Twoje rozumowanie to wyrafinowana forma moralnego fatalizmu ubrana w język psychologii. Zaczynasz od prawdziwych obserwacji — że człowiek ma skłonność do racjonalizacji, że jego poznanie jest ograniczone, że emocje wpływają na decyzje — ale kończysz w miejscu, w którym wolna wola znika, a wina rozpuszcza się w neurofizjologii. Z teologicznego punktu widzenia to śmierć moralności: skoro nasze decyzje są tylko funkcją błędu poznawczego i układu nerwowego, nie ma już grzechu, tylko mechanikę reakcji. A wtedy nie ma też potrzeby odkupienia, łaski, ani sądu.
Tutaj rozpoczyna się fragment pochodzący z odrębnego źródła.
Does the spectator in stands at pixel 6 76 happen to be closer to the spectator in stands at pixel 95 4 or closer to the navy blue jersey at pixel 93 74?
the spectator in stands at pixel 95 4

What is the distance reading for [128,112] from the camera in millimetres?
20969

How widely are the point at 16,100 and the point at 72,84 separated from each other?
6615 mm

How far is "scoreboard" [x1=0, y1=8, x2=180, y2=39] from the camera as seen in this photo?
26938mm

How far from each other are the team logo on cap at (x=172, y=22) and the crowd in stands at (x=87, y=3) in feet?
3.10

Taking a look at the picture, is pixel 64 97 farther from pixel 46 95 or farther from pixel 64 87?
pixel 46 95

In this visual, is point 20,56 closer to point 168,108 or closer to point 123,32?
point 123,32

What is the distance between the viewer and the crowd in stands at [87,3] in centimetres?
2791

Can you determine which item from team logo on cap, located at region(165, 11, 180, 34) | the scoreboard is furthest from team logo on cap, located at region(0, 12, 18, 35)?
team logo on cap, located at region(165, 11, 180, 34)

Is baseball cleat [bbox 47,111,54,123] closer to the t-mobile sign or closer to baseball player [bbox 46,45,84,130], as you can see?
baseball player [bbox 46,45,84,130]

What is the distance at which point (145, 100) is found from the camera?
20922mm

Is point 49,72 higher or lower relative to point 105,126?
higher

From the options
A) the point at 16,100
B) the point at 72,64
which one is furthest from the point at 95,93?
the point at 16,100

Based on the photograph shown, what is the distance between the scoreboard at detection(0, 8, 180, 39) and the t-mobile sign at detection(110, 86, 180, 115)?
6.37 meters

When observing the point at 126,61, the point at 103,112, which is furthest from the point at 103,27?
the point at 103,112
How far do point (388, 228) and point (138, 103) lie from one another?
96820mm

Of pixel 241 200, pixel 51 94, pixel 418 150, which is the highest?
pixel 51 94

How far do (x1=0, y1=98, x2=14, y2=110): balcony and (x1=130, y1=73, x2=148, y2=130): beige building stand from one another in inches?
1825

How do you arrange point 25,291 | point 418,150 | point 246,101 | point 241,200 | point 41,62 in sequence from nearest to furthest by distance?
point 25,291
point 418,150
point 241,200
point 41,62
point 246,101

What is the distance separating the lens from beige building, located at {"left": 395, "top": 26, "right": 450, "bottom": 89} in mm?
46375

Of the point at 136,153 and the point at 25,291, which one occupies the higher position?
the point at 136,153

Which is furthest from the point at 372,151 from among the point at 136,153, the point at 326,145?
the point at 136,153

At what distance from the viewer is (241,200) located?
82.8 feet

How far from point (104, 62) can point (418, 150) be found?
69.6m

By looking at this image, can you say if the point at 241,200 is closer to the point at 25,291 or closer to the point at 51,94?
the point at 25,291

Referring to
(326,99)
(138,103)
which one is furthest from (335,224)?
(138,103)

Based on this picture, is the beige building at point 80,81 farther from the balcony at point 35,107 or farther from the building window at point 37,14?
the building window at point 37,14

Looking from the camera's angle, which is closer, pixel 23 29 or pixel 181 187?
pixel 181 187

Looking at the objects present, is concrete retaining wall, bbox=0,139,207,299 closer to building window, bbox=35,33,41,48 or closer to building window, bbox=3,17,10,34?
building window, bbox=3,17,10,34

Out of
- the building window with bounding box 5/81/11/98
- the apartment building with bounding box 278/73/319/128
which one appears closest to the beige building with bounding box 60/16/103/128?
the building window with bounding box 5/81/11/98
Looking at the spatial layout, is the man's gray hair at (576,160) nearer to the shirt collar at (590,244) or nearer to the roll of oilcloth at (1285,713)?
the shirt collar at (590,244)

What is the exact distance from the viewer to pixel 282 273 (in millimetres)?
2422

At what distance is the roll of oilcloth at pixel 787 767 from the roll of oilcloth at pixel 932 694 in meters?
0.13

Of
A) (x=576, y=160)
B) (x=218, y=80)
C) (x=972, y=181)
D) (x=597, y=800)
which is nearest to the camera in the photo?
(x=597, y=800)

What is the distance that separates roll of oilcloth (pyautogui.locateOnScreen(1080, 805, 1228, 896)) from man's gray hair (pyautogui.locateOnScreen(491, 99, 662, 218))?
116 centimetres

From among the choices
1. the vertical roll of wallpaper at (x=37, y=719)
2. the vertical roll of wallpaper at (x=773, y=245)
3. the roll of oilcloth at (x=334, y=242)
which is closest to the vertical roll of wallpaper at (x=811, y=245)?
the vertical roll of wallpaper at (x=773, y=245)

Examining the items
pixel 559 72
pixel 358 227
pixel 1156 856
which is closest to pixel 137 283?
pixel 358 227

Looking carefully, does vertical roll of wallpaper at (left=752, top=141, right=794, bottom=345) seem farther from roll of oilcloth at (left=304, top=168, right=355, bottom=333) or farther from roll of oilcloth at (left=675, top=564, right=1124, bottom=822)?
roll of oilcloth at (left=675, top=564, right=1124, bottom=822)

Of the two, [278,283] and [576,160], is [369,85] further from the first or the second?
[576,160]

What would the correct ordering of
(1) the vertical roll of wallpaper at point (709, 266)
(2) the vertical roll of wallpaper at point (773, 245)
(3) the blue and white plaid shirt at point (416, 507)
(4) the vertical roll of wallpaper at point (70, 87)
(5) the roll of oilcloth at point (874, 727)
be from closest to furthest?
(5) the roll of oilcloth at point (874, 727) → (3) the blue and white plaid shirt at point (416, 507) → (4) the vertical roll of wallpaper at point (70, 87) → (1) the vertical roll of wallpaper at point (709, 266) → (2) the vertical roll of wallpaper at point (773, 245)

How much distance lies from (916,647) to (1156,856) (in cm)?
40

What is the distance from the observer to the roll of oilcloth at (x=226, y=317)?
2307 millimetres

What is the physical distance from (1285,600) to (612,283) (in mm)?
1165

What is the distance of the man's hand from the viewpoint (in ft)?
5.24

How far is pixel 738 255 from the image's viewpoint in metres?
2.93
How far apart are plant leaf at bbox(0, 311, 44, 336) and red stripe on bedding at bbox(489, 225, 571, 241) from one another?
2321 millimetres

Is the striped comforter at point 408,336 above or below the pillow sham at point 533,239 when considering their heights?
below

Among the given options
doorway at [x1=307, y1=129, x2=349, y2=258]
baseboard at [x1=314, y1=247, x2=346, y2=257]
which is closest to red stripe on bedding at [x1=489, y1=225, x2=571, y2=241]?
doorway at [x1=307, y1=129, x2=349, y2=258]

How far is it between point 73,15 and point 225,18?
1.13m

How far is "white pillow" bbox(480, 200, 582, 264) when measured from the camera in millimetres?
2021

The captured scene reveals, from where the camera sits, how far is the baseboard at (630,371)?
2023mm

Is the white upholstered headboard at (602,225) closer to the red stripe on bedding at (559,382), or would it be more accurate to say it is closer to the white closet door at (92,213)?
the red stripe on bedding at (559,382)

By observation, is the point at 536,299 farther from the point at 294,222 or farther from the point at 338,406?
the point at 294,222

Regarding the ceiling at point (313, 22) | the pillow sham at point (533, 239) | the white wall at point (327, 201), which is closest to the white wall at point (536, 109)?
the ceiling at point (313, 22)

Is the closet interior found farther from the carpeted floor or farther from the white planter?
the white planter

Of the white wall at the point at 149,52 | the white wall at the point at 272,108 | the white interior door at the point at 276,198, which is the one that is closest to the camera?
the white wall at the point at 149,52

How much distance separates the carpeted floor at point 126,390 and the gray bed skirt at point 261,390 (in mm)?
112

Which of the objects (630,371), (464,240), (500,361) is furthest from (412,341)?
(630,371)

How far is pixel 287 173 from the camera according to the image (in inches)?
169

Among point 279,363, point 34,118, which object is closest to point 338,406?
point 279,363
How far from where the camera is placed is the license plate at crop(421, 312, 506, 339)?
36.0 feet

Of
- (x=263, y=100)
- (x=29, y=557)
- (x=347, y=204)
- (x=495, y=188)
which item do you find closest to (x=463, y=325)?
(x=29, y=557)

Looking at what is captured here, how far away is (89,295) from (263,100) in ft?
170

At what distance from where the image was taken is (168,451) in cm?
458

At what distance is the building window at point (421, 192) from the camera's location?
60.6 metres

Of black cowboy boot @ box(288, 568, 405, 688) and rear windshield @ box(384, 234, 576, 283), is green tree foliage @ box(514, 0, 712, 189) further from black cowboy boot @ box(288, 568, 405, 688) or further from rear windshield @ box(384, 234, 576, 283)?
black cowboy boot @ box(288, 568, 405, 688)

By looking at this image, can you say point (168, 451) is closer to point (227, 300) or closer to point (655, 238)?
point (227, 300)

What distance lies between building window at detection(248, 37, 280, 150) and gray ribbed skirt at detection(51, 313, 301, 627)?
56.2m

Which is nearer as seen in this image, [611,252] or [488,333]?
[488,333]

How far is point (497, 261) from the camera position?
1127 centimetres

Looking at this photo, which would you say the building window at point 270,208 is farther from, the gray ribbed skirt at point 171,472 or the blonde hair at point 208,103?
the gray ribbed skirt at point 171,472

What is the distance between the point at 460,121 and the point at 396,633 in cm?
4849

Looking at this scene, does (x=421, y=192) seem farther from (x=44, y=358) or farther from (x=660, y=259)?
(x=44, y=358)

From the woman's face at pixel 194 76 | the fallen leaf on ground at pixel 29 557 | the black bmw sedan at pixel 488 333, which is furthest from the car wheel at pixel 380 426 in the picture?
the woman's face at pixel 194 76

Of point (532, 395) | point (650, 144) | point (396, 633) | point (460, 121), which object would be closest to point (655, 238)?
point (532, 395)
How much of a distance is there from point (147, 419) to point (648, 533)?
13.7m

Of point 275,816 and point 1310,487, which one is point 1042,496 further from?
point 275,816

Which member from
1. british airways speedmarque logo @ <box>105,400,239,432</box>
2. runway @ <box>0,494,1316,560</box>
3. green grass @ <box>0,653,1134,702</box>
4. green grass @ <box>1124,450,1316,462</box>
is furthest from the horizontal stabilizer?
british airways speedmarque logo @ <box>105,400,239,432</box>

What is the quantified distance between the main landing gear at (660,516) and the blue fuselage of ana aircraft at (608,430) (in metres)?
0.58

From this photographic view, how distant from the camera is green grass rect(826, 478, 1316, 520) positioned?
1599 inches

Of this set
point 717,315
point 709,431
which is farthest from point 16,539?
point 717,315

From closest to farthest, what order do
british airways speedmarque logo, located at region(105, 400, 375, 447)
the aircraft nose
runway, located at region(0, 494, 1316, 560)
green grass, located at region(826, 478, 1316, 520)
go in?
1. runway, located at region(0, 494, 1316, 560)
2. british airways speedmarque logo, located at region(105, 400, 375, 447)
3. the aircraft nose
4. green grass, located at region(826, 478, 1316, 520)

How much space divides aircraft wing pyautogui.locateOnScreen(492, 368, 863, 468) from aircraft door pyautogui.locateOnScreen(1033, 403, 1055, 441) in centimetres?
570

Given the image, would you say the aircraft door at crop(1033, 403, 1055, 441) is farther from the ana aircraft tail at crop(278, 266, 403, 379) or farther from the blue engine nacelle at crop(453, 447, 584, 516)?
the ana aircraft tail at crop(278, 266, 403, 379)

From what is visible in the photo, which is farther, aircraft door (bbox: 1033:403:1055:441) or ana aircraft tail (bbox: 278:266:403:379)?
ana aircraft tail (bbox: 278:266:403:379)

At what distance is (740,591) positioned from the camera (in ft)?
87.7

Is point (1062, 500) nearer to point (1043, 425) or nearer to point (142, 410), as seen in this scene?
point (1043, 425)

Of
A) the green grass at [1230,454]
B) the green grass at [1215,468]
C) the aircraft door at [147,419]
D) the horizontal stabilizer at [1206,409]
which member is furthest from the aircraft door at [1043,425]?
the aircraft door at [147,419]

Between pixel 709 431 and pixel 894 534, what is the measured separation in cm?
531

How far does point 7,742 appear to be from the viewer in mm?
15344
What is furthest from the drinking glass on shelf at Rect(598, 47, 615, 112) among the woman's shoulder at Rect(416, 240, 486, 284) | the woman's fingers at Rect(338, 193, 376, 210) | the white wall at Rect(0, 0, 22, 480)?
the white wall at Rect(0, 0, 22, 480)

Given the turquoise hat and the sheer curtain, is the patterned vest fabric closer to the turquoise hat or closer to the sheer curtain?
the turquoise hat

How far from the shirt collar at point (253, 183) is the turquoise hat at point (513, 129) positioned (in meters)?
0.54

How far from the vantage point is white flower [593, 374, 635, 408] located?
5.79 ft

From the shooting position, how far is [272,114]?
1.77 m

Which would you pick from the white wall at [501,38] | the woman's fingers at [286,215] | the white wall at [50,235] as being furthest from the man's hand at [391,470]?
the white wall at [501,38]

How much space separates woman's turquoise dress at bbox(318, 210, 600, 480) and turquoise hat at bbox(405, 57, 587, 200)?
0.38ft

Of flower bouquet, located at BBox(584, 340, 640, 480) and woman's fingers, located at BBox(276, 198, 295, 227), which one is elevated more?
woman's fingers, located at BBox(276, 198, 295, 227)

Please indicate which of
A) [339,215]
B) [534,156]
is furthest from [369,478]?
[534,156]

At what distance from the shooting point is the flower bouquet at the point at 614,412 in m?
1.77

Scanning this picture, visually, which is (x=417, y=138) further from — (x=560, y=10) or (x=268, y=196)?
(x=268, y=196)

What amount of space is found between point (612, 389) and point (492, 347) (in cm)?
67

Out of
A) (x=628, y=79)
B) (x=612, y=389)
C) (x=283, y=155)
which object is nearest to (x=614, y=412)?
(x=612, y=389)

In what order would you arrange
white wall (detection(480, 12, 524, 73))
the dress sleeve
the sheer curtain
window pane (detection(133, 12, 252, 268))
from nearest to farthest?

Chrześcijaństwo nie przeczy temu, że człowiek jest ograniczony — ale właśnie dlatego Bóg daje łaskę, rozum, sumienie i przykazania, byś nie był niewolnikiem swoich impulsów. Ty natomiast chcesz, żeby ta słabość była nie tylko faktem, ale i wymówką. Ale w chwili, gdy robisz z niej wymówkę, przestajesz mówić o człowieku stworzonym na obraz Boga, a zaczynasz mówić o zwierzęciu kierującym się instynktem i pomyłkami percepcyjnymi. To nie antropologia chrześcijańska, to materialistyczny determinizm owinięty w ładne słowa.

wujzbój napisał:
Zacytowana definicja jawnie miesza zgodność z naturą z niezgodnością z naturą, czyniąc z wolności woli jej protezę: swobodę ruchu. To nie jest precyzja, to jest jej jawny brak.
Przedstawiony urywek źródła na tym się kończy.